Demirtaş'ın savunmasının ardından mahkeme başkanı, dosyanın usul yönünden incelenmesi üzerine duruşmaya ara verdi.
Demirtaş, duruşmanın devam etmesi durumunda savunma yapmayacağını belirterek, SEGBİS'ten ayrıldı. Demirtaş'ın SEGBİS'ten ayrıldığı sırada izleyiciler "Direne direne kazanacağız" sloganları attı.
Verilen kısa aranın ardından mahkeme hakimi, usule dair avukatların yaptığı itirazı, Demirtaş'ın Meclis'te aynı konuşmayı yaptığının tespit edilmediğini dile getirerek, reddetti.
'SAVUNMA HAKKIMIZ ELİMİZDEN ALINDI'
Verilen ara kararının ardından mahkeme hakimi tarafından iddianame okunmaya başladı. Okunan iddianamenin ardından Demirtaş, söz alarak şunları söyledi: "Bir F Tipi hücresinde tutuluyorum ve burada savunma hazırlamaya çalışıyorum. Üç gün içerisinde bir iddianameye savunma hazırlamam mümkün değil. Sebeplerini de anlatmak istiyorum. Az önce sizin reddettiğiniz mutlak sorumsuzluktan kaynaklı tutukluyum ben burada. Dokunulmazlığımın kaldırılmadan önce bana anayasal haklar verildi. Bizim savunma hakkımız elimizden alındı. Dosyaya bile bakmadan bizi yargının önüne attılar. Savcı taraftır, müşteki taraftır ama siz bağımsızsınız.
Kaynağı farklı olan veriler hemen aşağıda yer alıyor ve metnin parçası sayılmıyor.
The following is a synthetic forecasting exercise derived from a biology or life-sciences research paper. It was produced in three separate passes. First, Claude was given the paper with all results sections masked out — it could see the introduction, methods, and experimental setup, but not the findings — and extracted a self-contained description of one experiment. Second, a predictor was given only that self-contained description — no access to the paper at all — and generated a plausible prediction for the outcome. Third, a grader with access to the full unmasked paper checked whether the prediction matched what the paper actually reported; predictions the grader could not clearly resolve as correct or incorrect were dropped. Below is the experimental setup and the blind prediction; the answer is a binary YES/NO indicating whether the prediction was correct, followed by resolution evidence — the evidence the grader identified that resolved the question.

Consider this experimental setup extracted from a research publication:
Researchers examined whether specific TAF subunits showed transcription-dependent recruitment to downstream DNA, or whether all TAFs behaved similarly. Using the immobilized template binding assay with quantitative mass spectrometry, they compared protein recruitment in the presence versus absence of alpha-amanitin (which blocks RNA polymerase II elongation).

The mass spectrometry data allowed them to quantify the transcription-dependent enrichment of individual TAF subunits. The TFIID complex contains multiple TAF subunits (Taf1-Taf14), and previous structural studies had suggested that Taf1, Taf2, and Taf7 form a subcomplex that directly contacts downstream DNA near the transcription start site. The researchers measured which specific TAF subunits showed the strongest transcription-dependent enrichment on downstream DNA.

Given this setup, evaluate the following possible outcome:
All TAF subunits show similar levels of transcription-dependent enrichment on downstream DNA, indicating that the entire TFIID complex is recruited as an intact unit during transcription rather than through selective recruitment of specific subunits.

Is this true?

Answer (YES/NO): YES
Halihazırda şahsımda halkın iradesine yapılmış hakareti asla kabul etmiyorum. Sadece adalet istiyorum başka da bir talebim yok" diyerek, savunmasını sonlandırdı.
Mahkeme hakimi "Seçmene hakaret hakkı verilir mi?" dedi. Demirtaş ise, "Siz bu cümlenizle yargılamayı bitirdiniz. Benim kullandığım cümlenin hakaret olarak kabul edildiğini tutanağa geçmesini istiyorum" dedi. Mahkeme hakimi, "Ben sözümü geri alıyorum" dedi. Demirtaş ise, "Bu cümlenizi tutanağa geçmenizi istiyorum" dedi.
Avukatların savunma yaptığı sırada mahkeme hakiminin sürekli müdahale ederek, "nokta" bölgelerden savunma yapmasını istemesi dikkat çekti.
Avukatların söz almasının ardından söz alan Demirtaş, mahkeme hakiminin "Seçmene hakaret hakkı verilir mi?" sözlerinden kaynaklı reddi hakim talebinde bulunarak ve tarafsızlığını yitirdiğini söyledi.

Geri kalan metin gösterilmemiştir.